The coalition fears Maine will fail to meet a benchmark of having at least 65 percent of its drinking water wells tested for arsenic by 2020. To date, only 45 percent have been tested.

Arsenic contamination is a widespread problem in several areas across Maine, but especially in Kennebec County, where 29 percent of private wells tested by the state from 2005 to 2009 had higher concentrations of arsenic than the federal standard.

When Veronica Currier Boucher’s son Kyle was 7, he started bumping into walls and having behavioral problems at school. She found her well had arsenic.

Currier Boucher lives in Manchester, where a 2010 U.S. Geological Survey study found 62 percent of the wells have arsenic levels that exceed federal limits.
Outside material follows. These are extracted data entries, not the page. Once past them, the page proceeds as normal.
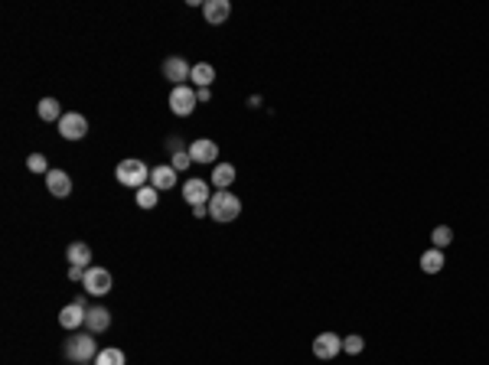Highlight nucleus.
<instances>
[{
  "mask_svg": "<svg viewBox=\"0 0 489 365\" xmlns=\"http://www.w3.org/2000/svg\"><path fill=\"white\" fill-rule=\"evenodd\" d=\"M85 271H88V267H76V265H69V280H85Z\"/></svg>",
  "mask_w": 489,
  "mask_h": 365,
  "instance_id": "27",
  "label": "nucleus"
},
{
  "mask_svg": "<svg viewBox=\"0 0 489 365\" xmlns=\"http://www.w3.org/2000/svg\"><path fill=\"white\" fill-rule=\"evenodd\" d=\"M95 365H127V359H124V353L121 349H101L98 355H95Z\"/></svg>",
  "mask_w": 489,
  "mask_h": 365,
  "instance_id": "21",
  "label": "nucleus"
},
{
  "mask_svg": "<svg viewBox=\"0 0 489 365\" xmlns=\"http://www.w3.org/2000/svg\"><path fill=\"white\" fill-rule=\"evenodd\" d=\"M138 206H140V209H157V189H153V186H140L138 189Z\"/></svg>",
  "mask_w": 489,
  "mask_h": 365,
  "instance_id": "22",
  "label": "nucleus"
},
{
  "mask_svg": "<svg viewBox=\"0 0 489 365\" xmlns=\"http://www.w3.org/2000/svg\"><path fill=\"white\" fill-rule=\"evenodd\" d=\"M440 267H444V252L440 248H431V252L421 254V271L424 274H437Z\"/></svg>",
  "mask_w": 489,
  "mask_h": 365,
  "instance_id": "19",
  "label": "nucleus"
},
{
  "mask_svg": "<svg viewBox=\"0 0 489 365\" xmlns=\"http://www.w3.org/2000/svg\"><path fill=\"white\" fill-rule=\"evenodd\" d=\"M166 147H170V151H180V137H170V140H166Z\"/></svg>",
  "mask_w": 489,
  "mask_h": 365,
  "instance_id": "29",
  "label": "nucleus"
},
{
  "mask_svg": "<svg viewBox=\"0 0 489 365\" xmlns=\"http://www.w3.org/2000/svg\"><path fill=\"white\" fill-rule=\"evenodd\" d=\"M209 186H213V183H202V179H186V183H183V199H186L193 209H199V206H206V209H209V199H213Z\"/></svg>",
  "mask_w": 489,
  "mask_h": 365,
  "instance_id": "6",
  "label": "nucleus"
},
{
  "mask_svg": "<svg viewBox=\"0 0 489 365\" xmlns=\"http://www.w3.org/2000/svg\"><path fill=\"white\" fill-rule=\"evenodd\" d=\"M63 353L65 359H72L76 365H88V362H95V336L91 333H76L72 340H65L63 346Z\"/></svg>",
  "mask_w": 489,
  "mask_h": 365,
  "instance_id": "2",
  "label": "nucleus"
},
{
  "mask_svg": "<svg viewBox=\"0 0 489 365\" xmlns=\"http://www.w3.org/2000/svg\"><path fill=\"white\" fill-rule=\"evenodd\" d=\"M189 78L199 85V89H209L215 82V69L209 63H199V65H193V72H189Z\"/></svg>",
  "mask_w": 489,
  "mask_h": 365,
  "instance_id": "18",
  "label": "nucleus"
},
{
  "mask_svg": "<svg viewBox=\"0 0 489 365\" xmlns=\"http://www.w3.org/2000/svg\"><path fill=\"white\" fill-rule=\"evenodd\" d=\"M431 239H434V248H444V245H450L453 241V228L450 225H437L431 232Z\"/></svg>",
  "mask_w": 489,
  "mask_h": 365,
  "instance_id": "23",
  "label": "nucleus"
},
{
  "mask_svg": "<svg viewBox=\"0 0 489 365\" xmlns=\"http://www.w3.org/2000/svg\"><path fill=\"white\" fill-rule=\"evenodd\" d=\"M202 16H206V23H213V26L226 23L228 16H232V3L228 0H206L202 3Z\"/></svg>",
  "mask_w": 489,
  "mask_h": 365,
  "instance_id": "11",
  "label": "nucleus"
},
{
  "mask_svg": "<svg viewBox=\"0 0 489 365\" xmlns=\"http://www.w3.org/2000/svg\"><path fill=\"white\" fill-rule=\"evenodd\" d=\"M189 72H193V69L186 65V59H180V56L163 59V78H166V82H173V85H186Z\"/></svg>",
  "mask_w": 489,
  "mask_h": 365,
  "instance_id": "9",
  "label": "nucleus"
},
{
  "mask_svg": "<svg viewBox=\"0 0 489 365\" xmlns=\"http://www.w3.org/2000/svg\"><path fill=\"white\" fill-rule=\"evenodd\" d=\"M209 215H213L215 222H235L241 215L239 196H232L228 189H215L213 199H209Z\"/></svg>",
  "mask_w": 489,
  "mask_h": 365,
  "instance_id": "1",
  "label": "nucleus"
},
{
  "mask_svg": "<svg viewBox=\"0 0 489 365\" xmlns=\"http://www.w3.org/2000/svg\"><path fill=\"white\" fill-rule=\"evenodd\" d=\"M189 157H193V164H215V157H219V144L215 140H193L189 144Z\"/></svg>",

After aggressive intervention, she said, including treatment and bottled water, her son’s condition improved, and he’s now a Maine Maritime Academy junior.

“I’m worried still about him. What water is he drinking? What’s he doing?” she said.

Craig Winter, who owns Advanced Quality Water Solutions, said sometimes homeowners are unaware they have a problem until they are required – by a real estate transaction, for instance – to test their well water.

“I get calls all the time,” Winter said. “In some cases, people have been drinking that water for 20 years.”

Tests tend to cost about $125. What those tests find will dictate the cost of treatment.